━━━ STUDY TEXT

Furie’s Webb said it obviously would not replace the tax credit system, which could offset more than half of the development costs of some projects, but has the promise to be useful, if it is not too restrictive.
“If you go to Wall Street (for funding), the interest is really high because you’re trying to finance a project that may or may not prove out and you may or may not have a market for the product,” Webb said. “If the state has a good low-cost financing tool, that would definitely help out further development.”
The Alaska Oil and Gas Association initially testified against the loan fund proposal, but later warmed slightly to the idea while emphasizing it would not be an adequate replacement for the credit program.
Mayer testified to House Resources that spending more than $300 million per year on tax credits in Cook Inlet — as the state has done the past three years — is simply not feasible, particularly given the state receives minimal the production taxes the credits are tied to.
“I think it’s hard to look at those (credit expense) numbers and see that as a sustainable system,” Mayer said.
However, in the same hearing he added, “The basic impact of the credits is to make what is a very marginal investment maybe just possible,” exemplifying the challenge of the situation.
Demand on the horizon
The nearest demand growth appears to be at least four or five years away.
That is, unless Agrium suddenly decides to restart its Nikiski facility, which seems unlikely given a statement by Richard Downey, a company vice president, who said nitrogen prices do not make that feasible at this point.
“We continue to keep the plant warm, so to speak, in terms of upkeep, in hopes that someday we can return it to production. I would say market conditions are not conducive to that at the moment,” Downey told the Journal.
He added that lower energy prices worldwide make restarting the Nikiski plant that relies on the Cook Inlet gas market a challenge.
Webb also said he doesn’t think the Alaska LNG Project, or any other large North Slope export project, would impact the Southcentral gas market much, unless the Inlet gas supply fades and prices rise because the cost to move the gas down the 800-mile pipe would not match the local cost advantage.
AIDEA officials leading the Interior Energy Project initiative to get natural gas to the Fairbanks area hope to start trucking more LNG north in 2018, but the 3 bcf per year starting point would be a minimal change in the overall market.

━━━━━━
━━━ GIVEN MATERIAL

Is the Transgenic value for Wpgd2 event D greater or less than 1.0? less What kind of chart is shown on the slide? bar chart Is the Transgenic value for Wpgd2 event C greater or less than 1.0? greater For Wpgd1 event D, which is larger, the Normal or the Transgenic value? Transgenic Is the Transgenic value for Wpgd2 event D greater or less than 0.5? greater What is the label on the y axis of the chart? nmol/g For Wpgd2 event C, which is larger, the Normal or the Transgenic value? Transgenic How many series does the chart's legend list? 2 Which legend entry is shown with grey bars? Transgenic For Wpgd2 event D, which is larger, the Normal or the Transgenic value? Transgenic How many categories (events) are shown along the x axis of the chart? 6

━━━━━━

→ TO DO: Carry on the article about the Cook Inlet gas market from the point where it stops. None of the data is needed.

→ EXERCISE OUTPUT:
The mega-mine Donlin Gold project is looking at a 315-mile natural gas pipeline from the west side of Cook Inlet to the mine site in the Kuskokwim River valley. As currently planned Donlin would need about 12 bcf per year to fuel the mine’s power plant and it would add the potential of getting natural gas to some of the nearby villages in the region.
It would be a long-term customer, but would it provide enough to spur significant new exploration. The mine is also still in the environmental impact statement process, awaiting a federal decision sometime next year with operation still years away, along with being economically challenged by low gold prices.
A mid-sized LNG export plant proposed at Port MacKenzie by Resources Energy Inc., a joint venture of Alaska and Japan interests, could crack the market egg.
The plant’s 1 million tons per year of LNG processing capacity could add nearly 50 bcf of gas demand over 20-plus years and be the elusive “anchor tenant” to replace the void left by Agrium.
With startup planned for 2021, the lead-time would allow for field development if need be.
REI is looking for utilities interested in investing in gas reserves, which Japan has plenty of, General Manager Mary Ann Pease said, noting gas supply is not a worry.
“We definitely think the gas supply is there,” she said.
The challenge will be achieving the project’s $4 per mcf price target for wholesale gas, but that could be helped some through buying directly into a field.
“The cost of gas is the single biggest thing that drives our project,” Pease said.